Despite energy price inflation slowing down after commodity prices have stabilized, headline inflation reached another new record high of 7.5% in April, with core inflation surprising significantly on the upside at 3.5%. The continued building of underlying inflation pressures leaves little room for complacency from ECB and further upside risks loom from food prices in the coming months and tentative signs of wage growth picking up. With the possibility of further disruptions to Russian gas and oil supply looming as the EU readies another sanctions package, the risks to euro inflation remain firmly on the upside in our view.

With the economy holding up and inflation reaching ever new record highs, a growing number of ECB hawks are advocating a faster policy normalisation pace, especially amid signs of de-anchoring inflation expectations, with market- and survey-based measures now standing above the 2% goal. ECB President Lagarde struck a fairly dovish tone at the April meeting, reiterating the game plan to end QE in Q2 and stressing flexibility and data-dependency. However, a range of Governing Council members have since sent a message of urgency to the market, mentioning the possibility of a hike already in July this year, which is now also our base case. Markets have now priced in a total of 200bp of rate increases until end-2023, but with growth challenges mounting in 2023, we remain sceptical about ECB’s ability to deliver on these hawkish expectations.
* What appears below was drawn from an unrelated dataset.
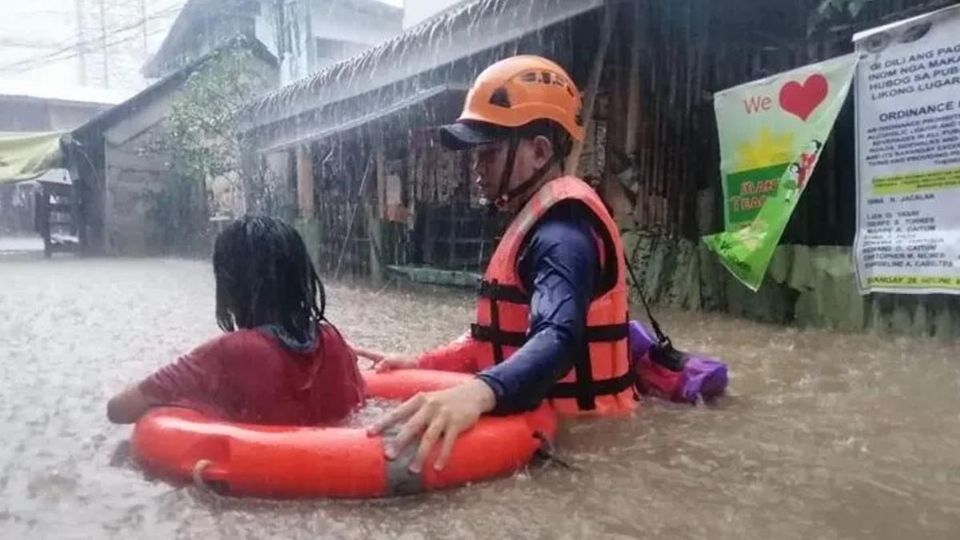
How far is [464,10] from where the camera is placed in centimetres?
830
Emmanuel Macron won the presidential election run-off against Marine Le Pen, making him the first incumbent to win re-election in France since Jacques Chirac 20 years ago. However, during his second term Macron is facing increasing headwinds, both from the economy and political fragmentation. With only 59% of voters endorsing him for a second term (compared to 66% in 2017), he has to govern a divided country and the weaker mandate could make it challenging for Macron to push ahead with his ambitious reforms of the pension, health and education system. To what degree he can implement his plans will depend on parliamentary elections held on 12 and 19 June.